(Rows from a dataset on spatial reasoning)
====

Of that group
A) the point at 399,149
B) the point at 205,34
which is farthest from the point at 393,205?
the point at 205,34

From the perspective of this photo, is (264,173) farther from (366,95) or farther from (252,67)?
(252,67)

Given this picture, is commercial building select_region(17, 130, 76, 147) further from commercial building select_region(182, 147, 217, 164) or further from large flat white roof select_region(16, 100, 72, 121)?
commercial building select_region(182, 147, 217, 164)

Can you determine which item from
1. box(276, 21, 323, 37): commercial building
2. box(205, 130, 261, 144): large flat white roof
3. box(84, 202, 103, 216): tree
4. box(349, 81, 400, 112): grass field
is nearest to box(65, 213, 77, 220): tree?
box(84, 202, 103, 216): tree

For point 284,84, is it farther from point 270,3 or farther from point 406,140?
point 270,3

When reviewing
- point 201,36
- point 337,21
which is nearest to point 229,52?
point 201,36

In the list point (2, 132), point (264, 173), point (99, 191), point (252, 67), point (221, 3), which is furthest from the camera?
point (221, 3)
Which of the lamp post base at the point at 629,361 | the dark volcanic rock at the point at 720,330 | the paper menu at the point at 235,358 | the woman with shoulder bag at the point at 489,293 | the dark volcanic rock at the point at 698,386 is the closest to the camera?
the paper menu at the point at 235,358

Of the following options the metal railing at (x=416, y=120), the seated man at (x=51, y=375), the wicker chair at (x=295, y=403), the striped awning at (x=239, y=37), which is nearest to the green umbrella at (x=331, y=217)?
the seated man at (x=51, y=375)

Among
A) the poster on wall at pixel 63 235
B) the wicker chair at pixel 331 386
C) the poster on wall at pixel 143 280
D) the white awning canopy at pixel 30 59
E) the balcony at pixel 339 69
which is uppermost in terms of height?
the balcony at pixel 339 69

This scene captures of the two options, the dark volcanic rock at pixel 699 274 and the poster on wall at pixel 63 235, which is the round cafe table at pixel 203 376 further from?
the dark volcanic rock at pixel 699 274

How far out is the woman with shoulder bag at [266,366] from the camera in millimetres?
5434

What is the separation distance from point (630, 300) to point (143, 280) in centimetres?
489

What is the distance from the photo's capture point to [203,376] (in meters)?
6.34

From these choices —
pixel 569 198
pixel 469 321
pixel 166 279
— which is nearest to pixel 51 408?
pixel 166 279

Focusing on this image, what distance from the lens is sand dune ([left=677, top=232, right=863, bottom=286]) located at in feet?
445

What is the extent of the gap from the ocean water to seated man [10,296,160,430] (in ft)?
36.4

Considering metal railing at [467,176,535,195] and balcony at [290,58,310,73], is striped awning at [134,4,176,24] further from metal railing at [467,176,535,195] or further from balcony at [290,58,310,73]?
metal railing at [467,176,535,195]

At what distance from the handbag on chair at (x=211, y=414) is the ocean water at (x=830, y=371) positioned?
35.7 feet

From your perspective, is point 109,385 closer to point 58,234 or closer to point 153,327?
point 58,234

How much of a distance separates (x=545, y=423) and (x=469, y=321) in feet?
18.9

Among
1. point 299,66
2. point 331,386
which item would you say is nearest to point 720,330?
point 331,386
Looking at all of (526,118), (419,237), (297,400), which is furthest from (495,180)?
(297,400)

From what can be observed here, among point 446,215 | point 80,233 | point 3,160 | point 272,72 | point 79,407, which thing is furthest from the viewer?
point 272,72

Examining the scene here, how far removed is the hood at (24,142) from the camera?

====

(SET TASK): Will you turn everything from the line containing "Focusing on this" down to the end of the items into a numbered list, with both ends included and blank lines left out?

(EXERCISE RESPONSE):
1. Focusing on this image, what distance from the lens is sand dune ([left=677, top=232, right=863, bottom=286]) located at in feet?
2. 445
3. What is the extent of the gap from the ocean water to seated man [10,296,160,430] (in ft)?
4. 36.4
5. Considering metal railing at [467,176,535,195] and balcony at [290,58,310,73], is striped awning at [134,4,176,24] further from metal railing at [467,176,535,195] or further from balcony at [290,58,310,73]?
6. metal railing at [467,176,535,195]
7. At what distance from the handbag on chair at (x=211, y=414) is the ocean water at (x=830, y=371) positioned?
8. 35.7 feet
9. From your perspective, is point 109,385 closer to point 58,234 or closer to point 153,327?
10. point 58,234
11. How much of a distance separates (x=545, y=423) and (x=469, y=321) in feet?
12. 18.9
13. Among
14. 1. point 299,66
15. 2. point 331,386
16. which item would you say is nearest to point 720,330?
17. point 331,386
18. Looking at all of (526,118), (419,237), (297,400), which is furthest from (495,180)?
19. (297,400)
20. From what can be observed here, among point 446,215 | point 80,233 | point 3,160 | point 272,72 | point 79,407, which thing is furthest from the viewer?
21. point 272,72
22. Examining the scene here, how far removed is the hood at (24,142) from the camera?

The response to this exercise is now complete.